遷座の儀を終え、薙鎌を先頭に厳かに春宮を出発する遷座の行列
諏訪大社下社春宮から秋宮へと御霊代を遷す諏訪大社下社の夏の遷座祭「お舟祭り」は1日、長野県下諏訪町内で行われた。新型コロナウイルス感染拡大防止のため、3年連続で柴舟の曳行は行わず、柴舟に見立てた行列が春宮から秋宮へと向かった。前日の「宵祭り」と当日の「神賑わいパレード」も3年連続で中止となり、今年も感染防止対策に配慮した静かな祭りとなった。町民や観光客らが見守る中、時代絵巻のような行列が町内を進んだ。
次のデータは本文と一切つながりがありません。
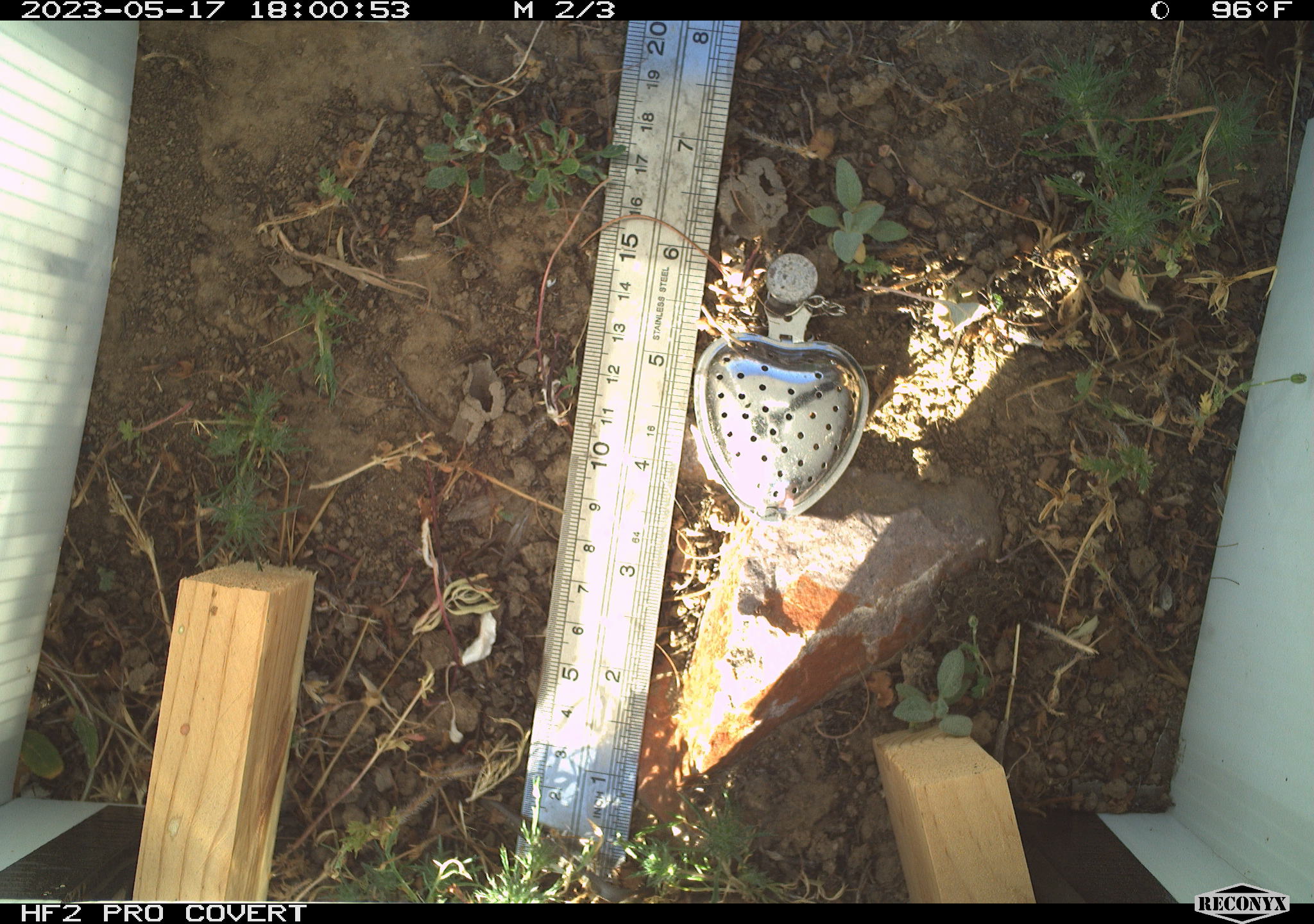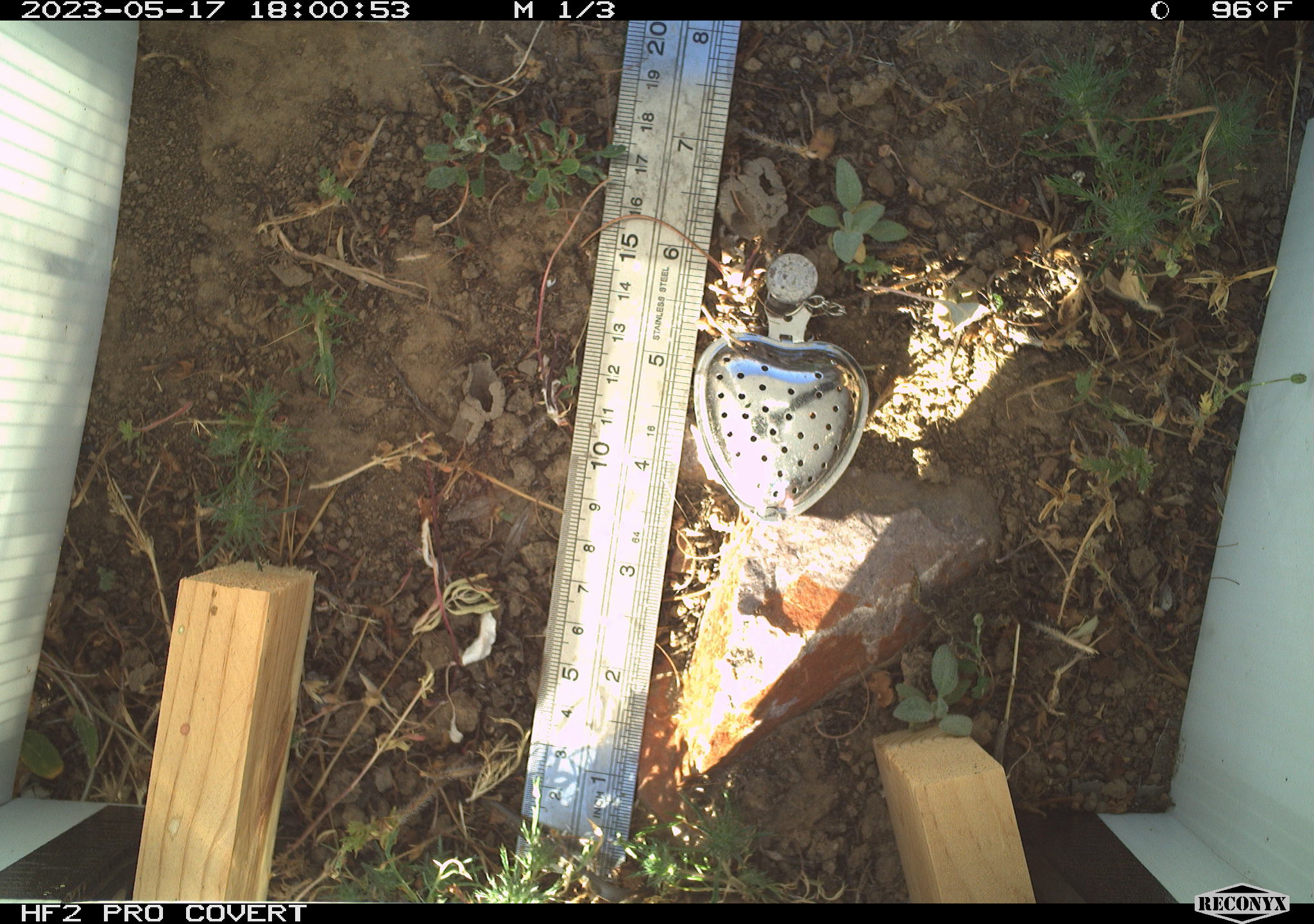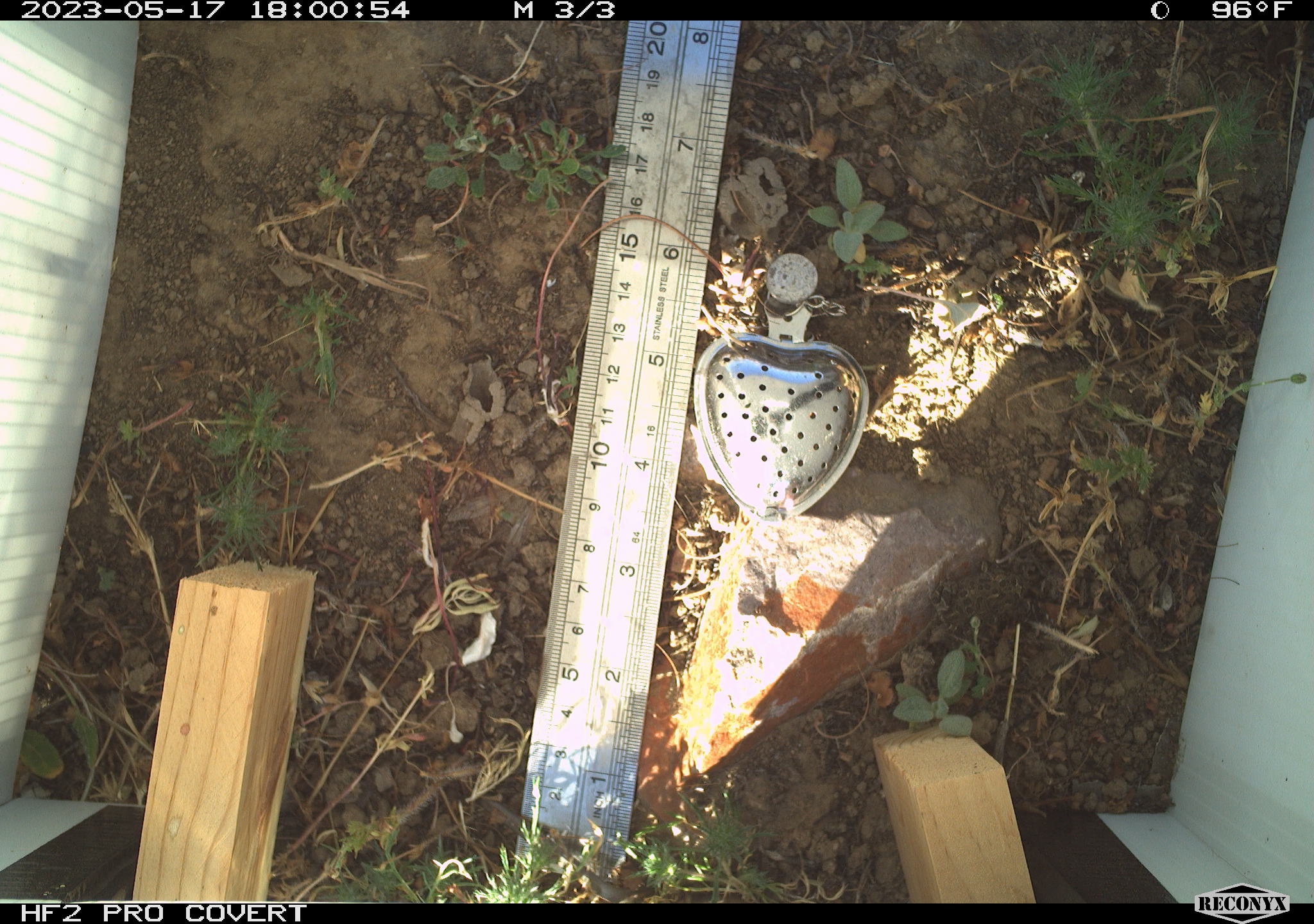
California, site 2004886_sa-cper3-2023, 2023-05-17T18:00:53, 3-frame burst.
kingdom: Animalia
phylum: Chordata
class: Amphibia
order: Anura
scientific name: Anura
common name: frogs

春宮で遷座の儀を行った後、御霊代を乗せたみこしを中心とする遷座の行列が笛の音とともに午後1時40分ごろに春宮を出発。大門-矢木崎-魁町-友之町-大社通りを経て、秋宮へと向かった。遷座の行列の後には、今年の御頭郷を務めた原・本郷・境の大総代や人形保存会、柴舟奉製会が奉仕する柴舟に見立てた行列が続いた。神像を象徴する翁と媼の人形は、白丁姿の人形保存会代表が担いで歩いた。
柴舟に見立てた行列は午後2時20分ごろに秋宮へと到着し、神事の後、神楽殿を3周した。最後は境内の特設土俵で神事相撲三番が執り行われた。
御頭郷の五味幸太郎・責任大総代=富士見町乙事=は取材に「柴舟をイメージしながら曳くことができた。こうした状況でも無事にご奉仕ができてよかった」と話し、「来年は本来の柴舟を曳くお舟祭りであってほしい」と願った。